Today's Globe: hospital error costs, skin cancer immunotherapy, gastric bypass and cancer, doctors disciplined, psoriasis drug, healthcare reform, June Bradlaw
Hospitals and doctors who operate on the wrong limb or give a dangerous dose of medication will no longer be able to bill the state of Massachusetts or its largest private health insurer for costs related to fixing the error, health authorities announced yesterday.
An Oregon man, given less than a year to live, had a complete remission of advanced deadly skin cancer after an experimental treatment that revved up his immune system to fight the tumors.

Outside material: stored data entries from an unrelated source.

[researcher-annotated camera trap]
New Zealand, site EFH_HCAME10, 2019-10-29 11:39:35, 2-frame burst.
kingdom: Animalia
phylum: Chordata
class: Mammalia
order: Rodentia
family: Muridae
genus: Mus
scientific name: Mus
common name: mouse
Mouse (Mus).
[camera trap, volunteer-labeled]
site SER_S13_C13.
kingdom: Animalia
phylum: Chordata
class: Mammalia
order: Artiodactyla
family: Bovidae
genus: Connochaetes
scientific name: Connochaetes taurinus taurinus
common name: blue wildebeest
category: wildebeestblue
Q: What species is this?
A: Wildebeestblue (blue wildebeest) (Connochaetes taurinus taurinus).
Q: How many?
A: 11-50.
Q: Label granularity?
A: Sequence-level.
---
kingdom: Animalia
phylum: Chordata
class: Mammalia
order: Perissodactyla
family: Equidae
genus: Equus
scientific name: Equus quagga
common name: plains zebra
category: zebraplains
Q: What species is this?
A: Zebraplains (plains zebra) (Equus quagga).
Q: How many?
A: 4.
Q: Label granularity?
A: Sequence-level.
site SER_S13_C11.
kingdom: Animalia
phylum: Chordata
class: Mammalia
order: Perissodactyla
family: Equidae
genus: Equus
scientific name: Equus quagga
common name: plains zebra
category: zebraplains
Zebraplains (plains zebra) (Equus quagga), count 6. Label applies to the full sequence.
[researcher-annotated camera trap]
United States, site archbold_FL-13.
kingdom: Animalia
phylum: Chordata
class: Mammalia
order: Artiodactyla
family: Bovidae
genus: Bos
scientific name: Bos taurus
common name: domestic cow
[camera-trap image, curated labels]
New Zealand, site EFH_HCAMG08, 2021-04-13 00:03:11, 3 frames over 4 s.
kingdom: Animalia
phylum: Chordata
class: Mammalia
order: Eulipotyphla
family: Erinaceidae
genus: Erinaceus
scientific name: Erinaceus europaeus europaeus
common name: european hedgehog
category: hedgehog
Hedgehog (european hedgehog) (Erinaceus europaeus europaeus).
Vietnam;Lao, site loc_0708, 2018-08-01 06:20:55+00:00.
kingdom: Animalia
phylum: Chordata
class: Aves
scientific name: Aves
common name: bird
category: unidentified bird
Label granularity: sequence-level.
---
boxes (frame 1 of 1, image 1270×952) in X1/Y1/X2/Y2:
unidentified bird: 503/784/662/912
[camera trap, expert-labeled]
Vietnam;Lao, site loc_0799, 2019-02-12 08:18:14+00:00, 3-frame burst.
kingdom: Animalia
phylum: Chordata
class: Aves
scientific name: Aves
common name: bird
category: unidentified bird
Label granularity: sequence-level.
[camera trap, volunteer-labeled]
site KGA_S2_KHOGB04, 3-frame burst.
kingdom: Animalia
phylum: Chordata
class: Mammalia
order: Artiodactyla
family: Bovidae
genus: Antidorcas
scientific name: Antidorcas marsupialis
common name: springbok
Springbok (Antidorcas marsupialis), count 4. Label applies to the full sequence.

Gastric bypass surgery, a treatment for obesity that is already known to reduce heart disease and diabetes, decreases the incidence of cancer by 80 percent over the five years following the procedure, Canadian researchers reported yesterday.
The state's Board of Registration in Medicine took disciplinary action against three medical doctors yesterday, the board announced: Dr. Michael R. Brown, Dr. Howard R. Spivak, and Dr. William S. Friedman (second item).
A Food and Drug Administration panel said Amgen Inc.'s drug Enbrel should be approved to treat children with psoriasis, a serious skin disease (seventh item).
US Health and Human Services Secretary Michael Leavitt needs to quickly extend special Medicaid funding so that the state's landmark healthcare initiative can continue, a Globe editorial says.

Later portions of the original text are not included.